Para muchos, incluso para sus propios votantes, es sorprendente la capacidad que tiene el presidente del Gobierno para desdecirse, para "cambiar de opinión" siempre según lo que le convenga en cada momento. En efecto, no es que parezca muy normal que Sánchez haya hilado un pacto con los independentistas, con los que ha firmado acuerdos insólitos hasta justo antes de las elecciones del 23 de julio; es lógico que desde la derecha española (y no sólo desde ahí) se le reproche la desvergüenza con la que Sánchez va virando, si bien es posible que lo que más moleste no sea los pactos que forja, sino que éstos le salgan bien y conduzcan a seguir en La Moncloa.
Sánchez aprendió de pasadas investiduras que marcarse líneas rojas es dispararse en el pie. Así fue cuando su partido, la "vieja guardia", le obligó en 2016 a negociar su investidura sólo con Ciudadanos, rehuyendo a Podemos y muy especialmente a los malvados partidos nacionalistas. Eso condujo, en efecto, al fracaso de Sánchez en su primera intentona. A partir de ahí, Sánchez tuvo claro que los principios y las declaraciones altisonantes son muy importantes, tal vez, pero no tanto como mandar. Y así ganó sus tres investiduras (técnicamente, dos y una moción de censura, pero para el caso es lo mismo): pactando con todo el que se dejaba, hasta sumar una mayoría que le ha permitido forjar un Gobierno sorprendentemente estable, que ha aprobado muchas leyes y que ha durado casi hasta agotar la legislatura (como es el caso de la legislatura 2019-2023, que ha durado tres años y medio).
Se supone que ahora no sucederá lo mismo, porque la mayoría es mucho más ajustada y depende de más partidos, que además tienen intereses antagónicos entre sí (Podemos-Sumar, PNV-Bildu, ERC-Junts). Pero uno se imagina a Perrosanxe (perdón: Pedro Sánchez) sonriendo seráficamente desde su trono monclovita, mientras unos y otros andan a la gresca por ser el más reivindicativo de cada binomio, como gatitos que se amontonan juguetonamente en torno al perro que ordena y manda. Nadie como él, además, para administrar los tiempos, para incumplir una promesa tras otra mientras parece que no lo hace por culpa de la derecha, de la Unión Europea, de la tesitura internacional o de las condiciones climáticas, pero nunca por culpa suya.
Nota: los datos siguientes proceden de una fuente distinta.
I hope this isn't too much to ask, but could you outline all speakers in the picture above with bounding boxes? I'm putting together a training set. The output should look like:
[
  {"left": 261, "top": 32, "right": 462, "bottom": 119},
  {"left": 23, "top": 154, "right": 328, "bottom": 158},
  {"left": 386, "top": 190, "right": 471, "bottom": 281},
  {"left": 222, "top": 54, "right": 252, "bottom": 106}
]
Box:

Sánchez sabe que tiene un superpoder, un bálsamo de Fierabrás, y es el siguiente: no ser el PP, o al menos este PP. Mientras exista este PP apoyado en Vox y que necesita a Vox en casi todas partes, todos los demás partidos virarán hacia Sánchez y el PSOE, por mucho que les engañen una y otra vez, porque no quieren asumir el coste político de, por acción o inacción, permitir que gobierne el PP. Algo que Sánchez sabe perfectamente, pues de hecho es el principio motor de sus tres mayorías parlamentarias: una moción de censura para echar a la malvada derecha, un pacto de investidura para cerrar el paso a la malvada derecha que pretende pactar con la ultraderecha (¡justo después de pasarse meses tratando de pactar con Ciudadanos, parte de esa malvada derecha!), y ahora otro pacto de investidura con el mismo guion que los anteriores.
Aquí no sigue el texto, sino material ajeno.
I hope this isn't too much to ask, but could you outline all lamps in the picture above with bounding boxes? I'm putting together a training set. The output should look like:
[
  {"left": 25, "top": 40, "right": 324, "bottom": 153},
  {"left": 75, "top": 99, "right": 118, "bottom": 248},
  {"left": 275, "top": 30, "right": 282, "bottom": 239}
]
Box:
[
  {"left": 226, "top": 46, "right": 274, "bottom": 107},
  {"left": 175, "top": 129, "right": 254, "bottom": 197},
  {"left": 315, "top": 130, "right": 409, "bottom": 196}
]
Además, la situación es beneficiosa para Sánchez en otro sentido: estos pactos con los independentistas hacen que a Sánchez le salgan las cuentas (por poco, pero le salen), sobre todo gracias a Cataluña y País Vasco; pero, a su vez, provoca una erosión pequeña, pero significativa, en el voto a la izquierda en múltiples elecciones locales y autonómicas (como pudo constatarse el 28 de mayo), provocada por la complacencia de Sánchez y el PSOE con nacionalistas catalanes y vascos. Lo cual genera una hipertrofia en el PSOE, porque los posibles rivales o contrapesos de Sánchez en el partido pierden su base territorial y, con ello, pierden su poder. ¿Alguien se acuerda de Javier Lambán, por ejemplo, ese barón aragonés que decía inconveniencias a oídos perrosanxistas? Pues ya no está, o ya no se le oye. ¿A quién le importa lo que diga ahora? A Pedro Sánchez no, desde luego. Mientras le salgan las cuentas, el presidente tendrá todos los incentivos para continuar siendo "el presidente del Gobierno más izquierdista-periférico de la historia", por mucho que hablen mal de él en Madrid (algo que ya comenzó a suceder con Rodríguez Zapatero, por exactamente los mismos motivos de cálculo electoral).
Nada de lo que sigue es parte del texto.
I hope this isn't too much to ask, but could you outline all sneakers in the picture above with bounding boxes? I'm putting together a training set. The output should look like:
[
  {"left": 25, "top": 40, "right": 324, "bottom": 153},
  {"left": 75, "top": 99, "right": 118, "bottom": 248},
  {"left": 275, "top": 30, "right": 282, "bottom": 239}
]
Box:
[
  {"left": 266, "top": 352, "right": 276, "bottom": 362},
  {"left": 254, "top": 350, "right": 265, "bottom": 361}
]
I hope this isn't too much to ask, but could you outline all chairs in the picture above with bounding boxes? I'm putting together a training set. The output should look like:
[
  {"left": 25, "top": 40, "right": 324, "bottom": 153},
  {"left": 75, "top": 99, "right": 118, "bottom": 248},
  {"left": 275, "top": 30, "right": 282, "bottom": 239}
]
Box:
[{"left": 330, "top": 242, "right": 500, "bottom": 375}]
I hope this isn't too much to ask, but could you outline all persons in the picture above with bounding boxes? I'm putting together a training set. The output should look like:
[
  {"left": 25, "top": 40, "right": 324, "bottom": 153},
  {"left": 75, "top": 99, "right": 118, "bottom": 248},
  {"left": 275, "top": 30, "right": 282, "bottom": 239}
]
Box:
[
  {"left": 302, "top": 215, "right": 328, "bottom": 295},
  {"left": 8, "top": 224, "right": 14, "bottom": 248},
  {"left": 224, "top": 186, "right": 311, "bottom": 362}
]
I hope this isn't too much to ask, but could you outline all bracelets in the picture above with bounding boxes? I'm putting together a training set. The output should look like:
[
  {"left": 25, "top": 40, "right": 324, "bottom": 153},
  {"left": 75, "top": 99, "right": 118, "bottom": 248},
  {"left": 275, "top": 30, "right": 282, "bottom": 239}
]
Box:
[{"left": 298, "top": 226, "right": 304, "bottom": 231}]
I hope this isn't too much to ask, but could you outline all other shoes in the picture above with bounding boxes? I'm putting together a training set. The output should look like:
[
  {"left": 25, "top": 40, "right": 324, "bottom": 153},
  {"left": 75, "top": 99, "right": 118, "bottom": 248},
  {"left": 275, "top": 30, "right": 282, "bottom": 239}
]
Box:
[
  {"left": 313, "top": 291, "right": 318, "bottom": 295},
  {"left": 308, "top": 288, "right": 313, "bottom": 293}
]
Es una ecuación antagónica a la que hace el PP: los conservadores atesoran muchísimo poder territorial. Tienen en sus manos los grandes ayuntamientos, la mayoría de diputaciones provinciales y casi todas las comunidades autónomas, entre ellas tres de las cuatro más pobladas (Andalucía, Madrid, y la Comunitat Valenciana). Y este éxito electoral en parte se debe a su férrea oposición a Pedro Sánchez y a lo que éste representa; en particular, a lo que éste representa en relación con los nacionalistas vascos y catalanes. Así que ellos no tienen tampoco ningún incentivo para virar su discurso y alejarse de Vox (partido sin el cual no pueden gobernar en España ni en casi ningún otro lugar), que es algo que les beneficia a todos ellos, salvo a los barones del PP en lugares donde el partido es residual (Cataluña y País Vasco) y a Núñez Feijóo, dirigente que llegó con la vitola de moderado y además con nítida sensibilidad autonomista, pero que un año después, enfrentado al fuego a discreción del sanchismo y sus socios, por un lado, y el de sus barones autonómicos y aliados mediáticos, por otro, ha quedado cada vez más desdibujado.
A Feijóo le van a crecer los enanos en estos próximos meses y años, aunque cuenta, a su vez, con un mecanismo de seguridad de probada solvencia: su gen gallego-rajoyista. Su capacidad para esperar y esperar, dejar que los demás se cansen, y ya llegarán unas elecciones en las que le salgan las cuentas sin Vox o con Vox, según los casos. Mientras tanto, hay Perrosanxe para rato.